====== Extract
New Core Team Member

This month we welcomed Brendan Conron to the FeathersJS Core Team. He’s a full-stack developer specializing in iOS and interested in creating the best user experiences. He enjoys writing and contributing to open-source software. In his free time, he enjoys binge-watching Netflix and being outdoors. Brendan has single-handedly created an entirely new Feathers ecosystem with FeathersSwift. We are honored to have him join the team.

Notable Releases

Get into native application development with the brand new FeathersSwift client.

FeathersSwift: As noted in the release article, there’s a new Swift client for FeathersJS. This is an exciting release if you’ve ever tried to do native macOS, iOS, tvOS, or watchOS development and have tried implementing network connectivity in your app. No existing networking solution for native development was as convenient as the Feathers JS Client. The FeathersSwift client fixes that and offers almost exactly the same convenient API that the JavaScript client uses, only it’s adapted for Swift. There are more exciting updates in the pipeline for the FeathersSwift client. Stay tuned in the coming weeks!

Feathers works very well with VueJS, especially when paired with our new feathers-vuex plugin.

feathers-vuex: This is an exciting release for VueJS users. Vue has a well-engineered, Redux-like state management system called Vuex. feathers-vuex integrates the Feathers client directly into Vuex and eliminates all of the boilerplate that you normally would have to write on your own. It integrates perfectly with feathers-reactive, the official Feathers plugin for using RxJS on the client. Give it a shot if you haven’t tried it out, yet! There’s a full Feathers Chat example VueJS application for reference.
============
§ Exercise brief: Transcribe the part of the FeathersJS update starting at "FeathersSwift: As noted" and ending at "new feathers-vuex plugin.". Rely on the text only.
====== Records supplied
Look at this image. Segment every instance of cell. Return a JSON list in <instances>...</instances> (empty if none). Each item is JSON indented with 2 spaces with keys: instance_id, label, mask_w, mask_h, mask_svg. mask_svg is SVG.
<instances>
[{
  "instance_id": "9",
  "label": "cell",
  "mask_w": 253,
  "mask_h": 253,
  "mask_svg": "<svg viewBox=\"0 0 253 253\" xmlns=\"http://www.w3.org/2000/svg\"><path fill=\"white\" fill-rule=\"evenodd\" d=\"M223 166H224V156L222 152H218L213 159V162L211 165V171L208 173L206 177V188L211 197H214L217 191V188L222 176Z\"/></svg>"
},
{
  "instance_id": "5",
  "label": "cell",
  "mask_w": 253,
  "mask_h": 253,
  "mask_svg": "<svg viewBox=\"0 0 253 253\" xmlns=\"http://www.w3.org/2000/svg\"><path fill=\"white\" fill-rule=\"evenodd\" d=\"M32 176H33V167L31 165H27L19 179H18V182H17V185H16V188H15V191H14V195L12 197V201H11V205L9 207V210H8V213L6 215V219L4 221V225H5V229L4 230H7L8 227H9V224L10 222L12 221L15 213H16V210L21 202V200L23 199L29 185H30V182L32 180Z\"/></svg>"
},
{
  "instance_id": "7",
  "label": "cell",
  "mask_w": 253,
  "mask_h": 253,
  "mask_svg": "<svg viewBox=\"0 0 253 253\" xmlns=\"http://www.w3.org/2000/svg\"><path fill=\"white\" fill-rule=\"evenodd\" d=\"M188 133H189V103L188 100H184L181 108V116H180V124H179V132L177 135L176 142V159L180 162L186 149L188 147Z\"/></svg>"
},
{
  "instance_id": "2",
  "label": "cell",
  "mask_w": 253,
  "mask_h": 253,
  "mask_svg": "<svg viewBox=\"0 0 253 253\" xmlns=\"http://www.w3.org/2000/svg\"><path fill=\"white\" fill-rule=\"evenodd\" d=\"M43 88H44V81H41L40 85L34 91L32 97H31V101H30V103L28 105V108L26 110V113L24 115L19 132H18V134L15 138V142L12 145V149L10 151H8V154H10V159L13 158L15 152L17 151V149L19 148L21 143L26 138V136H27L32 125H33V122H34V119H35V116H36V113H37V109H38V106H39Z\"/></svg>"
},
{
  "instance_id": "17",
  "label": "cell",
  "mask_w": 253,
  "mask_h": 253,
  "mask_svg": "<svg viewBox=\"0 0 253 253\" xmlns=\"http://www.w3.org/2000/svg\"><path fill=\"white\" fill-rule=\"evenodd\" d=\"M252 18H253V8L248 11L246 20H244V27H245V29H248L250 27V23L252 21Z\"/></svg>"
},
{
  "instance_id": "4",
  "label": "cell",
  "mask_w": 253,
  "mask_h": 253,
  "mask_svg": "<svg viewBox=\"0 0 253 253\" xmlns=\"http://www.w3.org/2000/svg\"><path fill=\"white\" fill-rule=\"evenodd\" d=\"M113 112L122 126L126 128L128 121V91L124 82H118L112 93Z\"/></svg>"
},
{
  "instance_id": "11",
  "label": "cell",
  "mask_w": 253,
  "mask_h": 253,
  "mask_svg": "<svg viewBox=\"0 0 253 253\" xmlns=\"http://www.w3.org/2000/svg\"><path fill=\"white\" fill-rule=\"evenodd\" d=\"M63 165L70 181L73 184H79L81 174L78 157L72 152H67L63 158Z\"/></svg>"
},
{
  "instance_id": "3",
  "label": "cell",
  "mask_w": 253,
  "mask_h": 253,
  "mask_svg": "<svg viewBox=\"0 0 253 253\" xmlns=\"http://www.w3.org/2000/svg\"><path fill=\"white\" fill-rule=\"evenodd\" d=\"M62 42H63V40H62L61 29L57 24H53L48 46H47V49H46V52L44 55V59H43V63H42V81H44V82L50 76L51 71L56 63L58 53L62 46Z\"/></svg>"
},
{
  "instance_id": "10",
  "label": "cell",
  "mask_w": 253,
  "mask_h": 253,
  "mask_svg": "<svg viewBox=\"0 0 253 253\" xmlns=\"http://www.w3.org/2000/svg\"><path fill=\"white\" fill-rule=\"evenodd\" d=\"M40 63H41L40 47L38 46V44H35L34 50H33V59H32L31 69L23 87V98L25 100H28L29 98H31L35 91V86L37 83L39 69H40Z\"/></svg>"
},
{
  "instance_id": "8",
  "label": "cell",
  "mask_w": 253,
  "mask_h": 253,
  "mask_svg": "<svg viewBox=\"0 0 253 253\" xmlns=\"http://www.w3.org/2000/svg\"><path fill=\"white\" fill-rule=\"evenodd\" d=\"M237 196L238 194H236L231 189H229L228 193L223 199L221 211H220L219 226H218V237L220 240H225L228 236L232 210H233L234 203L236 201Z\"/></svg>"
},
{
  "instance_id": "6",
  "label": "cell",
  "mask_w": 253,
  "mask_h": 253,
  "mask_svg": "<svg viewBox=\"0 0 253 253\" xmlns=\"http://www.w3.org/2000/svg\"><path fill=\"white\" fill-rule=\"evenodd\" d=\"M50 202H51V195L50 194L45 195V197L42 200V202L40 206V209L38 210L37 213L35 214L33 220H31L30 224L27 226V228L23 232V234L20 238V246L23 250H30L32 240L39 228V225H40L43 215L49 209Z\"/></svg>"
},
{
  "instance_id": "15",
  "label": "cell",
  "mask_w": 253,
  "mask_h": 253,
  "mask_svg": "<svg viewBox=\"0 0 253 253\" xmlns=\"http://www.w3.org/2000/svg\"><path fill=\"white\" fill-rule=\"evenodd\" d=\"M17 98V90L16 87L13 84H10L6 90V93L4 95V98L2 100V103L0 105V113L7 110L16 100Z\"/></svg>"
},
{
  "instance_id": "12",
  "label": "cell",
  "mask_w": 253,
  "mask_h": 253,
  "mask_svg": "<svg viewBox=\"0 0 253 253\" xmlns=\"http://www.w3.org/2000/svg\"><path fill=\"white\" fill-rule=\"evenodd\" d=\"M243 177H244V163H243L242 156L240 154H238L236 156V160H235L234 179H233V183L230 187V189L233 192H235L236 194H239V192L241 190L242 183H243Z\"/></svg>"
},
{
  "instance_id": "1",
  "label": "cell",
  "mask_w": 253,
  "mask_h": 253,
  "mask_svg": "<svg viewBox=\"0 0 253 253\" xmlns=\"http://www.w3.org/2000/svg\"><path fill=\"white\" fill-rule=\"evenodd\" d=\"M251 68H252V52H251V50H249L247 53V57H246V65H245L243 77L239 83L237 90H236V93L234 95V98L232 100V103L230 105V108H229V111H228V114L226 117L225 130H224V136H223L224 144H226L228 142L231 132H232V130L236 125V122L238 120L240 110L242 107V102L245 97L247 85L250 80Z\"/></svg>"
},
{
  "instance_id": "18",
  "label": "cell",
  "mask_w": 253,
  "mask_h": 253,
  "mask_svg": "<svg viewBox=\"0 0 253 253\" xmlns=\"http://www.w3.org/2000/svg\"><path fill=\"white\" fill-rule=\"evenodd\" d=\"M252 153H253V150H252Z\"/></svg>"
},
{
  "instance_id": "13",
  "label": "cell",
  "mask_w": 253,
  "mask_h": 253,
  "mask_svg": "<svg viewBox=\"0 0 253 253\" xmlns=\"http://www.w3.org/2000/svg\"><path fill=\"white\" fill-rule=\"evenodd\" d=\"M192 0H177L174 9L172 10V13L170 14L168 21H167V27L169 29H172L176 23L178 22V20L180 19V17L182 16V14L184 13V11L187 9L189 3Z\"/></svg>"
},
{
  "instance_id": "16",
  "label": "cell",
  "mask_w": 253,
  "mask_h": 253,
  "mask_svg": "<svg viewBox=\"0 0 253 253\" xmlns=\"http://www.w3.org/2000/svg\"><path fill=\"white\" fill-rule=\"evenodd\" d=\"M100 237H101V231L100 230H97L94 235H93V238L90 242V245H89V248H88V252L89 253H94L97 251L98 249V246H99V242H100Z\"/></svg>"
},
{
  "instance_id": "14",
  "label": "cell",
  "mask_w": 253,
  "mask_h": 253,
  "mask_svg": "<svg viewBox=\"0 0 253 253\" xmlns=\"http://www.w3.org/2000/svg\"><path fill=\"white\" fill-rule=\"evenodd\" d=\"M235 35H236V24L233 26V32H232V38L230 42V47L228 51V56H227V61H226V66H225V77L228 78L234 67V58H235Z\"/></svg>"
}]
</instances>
============
§ Reply to the exercise:
FeathersSwift: As noted in the release article, there’s a new Swift client for FeathersJS. This is an exciting release if you’ve ever tried to do native macOS, iOS, tvOS, or watchOS development and have tried implementing network connectivity in your app. No existing networking solution for native development was as convenient as the Feathers JS Client. The FeathersSwift client fixes that and offers almost exactly the same convenient API that the JavaScript client uses, only it’s adapted for Swift. There are more exciting updates in the pipeline for the FeathersSwift client. Stay tuned in the coming weeks!

Feathers works very well with VueJS, especially when paired with our new feathers-vuex plugin.